1. `config$envir`: the calling environment of `make()`, which contains the user's functions and other imported objects. `make()` tries to leave this environment alone (and temporarily locks it when `lock_envir` is `TRUE`).
2. `config$envir_targets`: contains static targets. Its parent is `config$envir`.
3. `config$dynamic`: contains entire aggregated dynamic targets when `drake` needs them. Its parent is `config$envir_targets`.
4. `config$envir_subtargets`: contains individual sub-targets. Its parent is `config$envir_dynamic`.
In addition, `config$envir_loaded` keeps track of which targets are loaded in (2), (3), and (4) above.

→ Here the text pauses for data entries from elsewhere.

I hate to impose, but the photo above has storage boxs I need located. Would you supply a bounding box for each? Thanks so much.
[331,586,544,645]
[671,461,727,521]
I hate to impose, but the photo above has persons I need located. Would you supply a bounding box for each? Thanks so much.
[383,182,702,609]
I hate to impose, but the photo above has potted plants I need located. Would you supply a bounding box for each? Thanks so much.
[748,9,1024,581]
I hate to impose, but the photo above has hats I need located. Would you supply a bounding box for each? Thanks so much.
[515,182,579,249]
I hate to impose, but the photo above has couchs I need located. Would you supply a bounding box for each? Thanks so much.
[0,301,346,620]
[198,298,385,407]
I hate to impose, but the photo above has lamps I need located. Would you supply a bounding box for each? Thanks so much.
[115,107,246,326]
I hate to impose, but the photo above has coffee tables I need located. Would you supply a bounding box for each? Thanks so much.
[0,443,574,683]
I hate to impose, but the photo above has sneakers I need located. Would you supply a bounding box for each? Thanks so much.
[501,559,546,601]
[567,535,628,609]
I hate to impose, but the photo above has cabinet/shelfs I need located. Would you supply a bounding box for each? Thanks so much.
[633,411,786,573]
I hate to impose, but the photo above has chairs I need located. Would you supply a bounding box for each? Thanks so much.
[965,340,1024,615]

These environments form a known [data clump](https://refactoring.guru/smells/data-clumps), and future development will encapsulate them.
### Hash tables
The `drake_config()` object and decorated `storr` keep track of multiple hash tables to cache data in memory and boost speed while iterating over large collections of targets. They are simply R environments with `hash = TRUE`, and `drake` has [internal interface functions](https://github.com/ropensci/drake/blob/main/R/hash_tables.R) for working with them. Examples in `drake_config()` objects:
* `ht_is_dynamic`: keeps track of names of dynamic targets. Makes `is_dynamic()` faster.
* `ht_is_subtarget`: same as above, but for `is_subtarget()`.
* `ht_dynamic_deps`: names of dynamic dependencies of dynamic targets. Powers `is_dynamic_dep()`.
* `ht_target_exists`: tracks targets that already exist at the beginning of `make()`.
* `ht_subtarget_parents`: keeps track of the parent of each sub-target.
Examples in the decorated `storr`:
* `ht_encode_path` and `ht_decode_path`: `drake` uses Base32 encoding to store references to static file paths. These hash tables avoid redundant encoding/decoding operations and increases performance for large collections of targets.
* `ht_encode_namespaced` and `ht_decode_namespaced`: same for imported namespaced functions.
* `ht_hash`: powers `memo_hash()`, which helps us avoid redundant calls to `input_file_hash()`, `output_file_hash()`, `static_dependency_hash()`, and `dynamic_dependency_hash()`.
* `ht_keys`: a small hash table that powers the `set_progress` method. This progress information is stored in the cache by default, and the user can retrieve it with `drake_progress()`.
### Logger
The [logger](https://github.com/ropensci/drake/blob/main/R/logger.R) (`config$logger`) is a reference class that controls messages to the console and a custom log file) if applicable). Logging messages help users informally monitor the progress of `make()`.